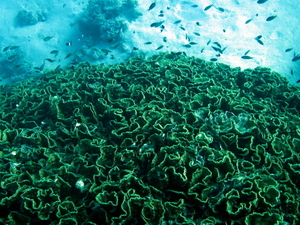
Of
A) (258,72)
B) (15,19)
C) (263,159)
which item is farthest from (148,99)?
(15,19)

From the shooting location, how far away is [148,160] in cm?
349

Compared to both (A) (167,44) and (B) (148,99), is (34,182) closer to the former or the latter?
(B) (148,99)

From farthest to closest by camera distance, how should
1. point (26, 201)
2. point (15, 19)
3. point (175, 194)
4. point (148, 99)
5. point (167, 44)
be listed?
point (15, 19), point (167, 44), point (148, 99), point (175, 194), point (26, 201)

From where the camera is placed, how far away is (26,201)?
2.80 meters

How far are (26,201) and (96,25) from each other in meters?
17.2

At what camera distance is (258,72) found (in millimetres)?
7609

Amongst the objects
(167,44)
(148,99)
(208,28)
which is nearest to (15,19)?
(167,44)

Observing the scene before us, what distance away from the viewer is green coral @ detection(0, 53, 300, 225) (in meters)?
2.75

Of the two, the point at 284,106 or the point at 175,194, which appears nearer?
the point at 175,194

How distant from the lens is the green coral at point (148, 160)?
2752 millimetres

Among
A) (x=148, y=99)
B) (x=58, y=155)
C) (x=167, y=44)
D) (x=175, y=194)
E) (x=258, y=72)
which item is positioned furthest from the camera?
(x=167, y=44)

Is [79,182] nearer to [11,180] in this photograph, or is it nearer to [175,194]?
[11,180]

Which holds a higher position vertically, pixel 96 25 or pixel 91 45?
pixel 96 25

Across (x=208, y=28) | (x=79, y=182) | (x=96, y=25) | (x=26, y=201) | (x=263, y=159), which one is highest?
(x=26, y=201)
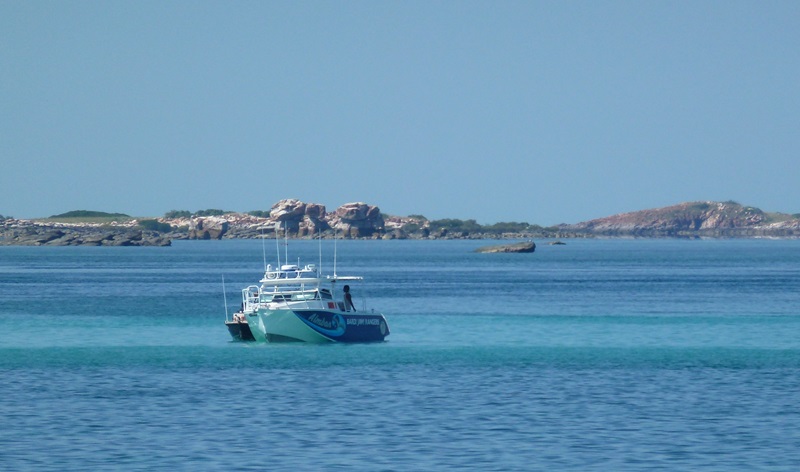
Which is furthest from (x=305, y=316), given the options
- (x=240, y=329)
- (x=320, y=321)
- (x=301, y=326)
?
(x=240, y=329)

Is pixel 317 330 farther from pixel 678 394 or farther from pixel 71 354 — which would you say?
pixel 678 394

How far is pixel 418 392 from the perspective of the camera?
31750 mm

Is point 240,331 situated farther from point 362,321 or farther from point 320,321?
point 362,321

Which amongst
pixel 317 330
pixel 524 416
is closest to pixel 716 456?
pixel 524 416

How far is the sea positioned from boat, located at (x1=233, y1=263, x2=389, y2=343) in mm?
Result: 983

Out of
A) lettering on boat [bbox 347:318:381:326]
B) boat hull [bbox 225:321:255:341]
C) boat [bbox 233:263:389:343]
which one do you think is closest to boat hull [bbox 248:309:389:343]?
boat [bbox 233:263:389:343]

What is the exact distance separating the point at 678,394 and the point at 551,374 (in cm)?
546

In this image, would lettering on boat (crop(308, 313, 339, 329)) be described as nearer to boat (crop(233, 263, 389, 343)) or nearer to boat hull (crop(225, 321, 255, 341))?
boat (crop(233, 263, 389, 343))

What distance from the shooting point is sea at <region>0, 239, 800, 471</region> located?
23141mm

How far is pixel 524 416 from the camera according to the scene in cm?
2739

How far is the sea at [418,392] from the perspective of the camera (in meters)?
23.1

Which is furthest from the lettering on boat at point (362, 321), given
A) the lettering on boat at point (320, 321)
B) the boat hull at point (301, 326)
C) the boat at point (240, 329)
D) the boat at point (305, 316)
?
the boat at point (240, 329)

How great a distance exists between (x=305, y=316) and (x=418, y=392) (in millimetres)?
14452

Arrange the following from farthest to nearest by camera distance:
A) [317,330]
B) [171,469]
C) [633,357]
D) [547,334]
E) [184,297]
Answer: [184,297], [547,334], [317,330], [633,357], [171,469]
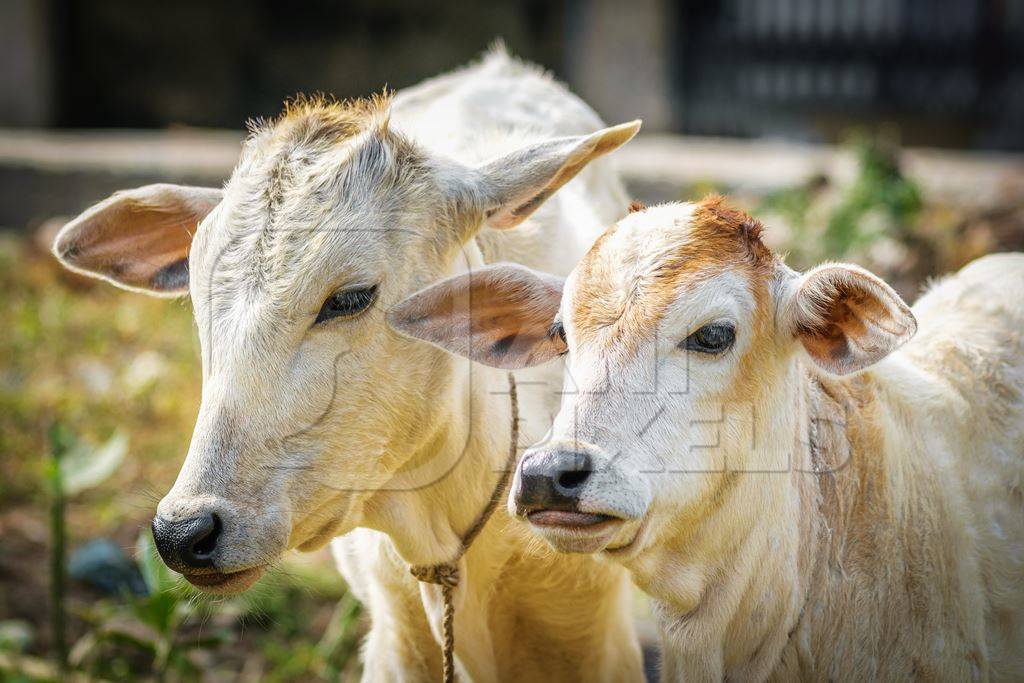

- _Task objective_: Count the lines in the entries above that contain the string "this", with case counting, and give only the number.

- _Answer to the problem_: 2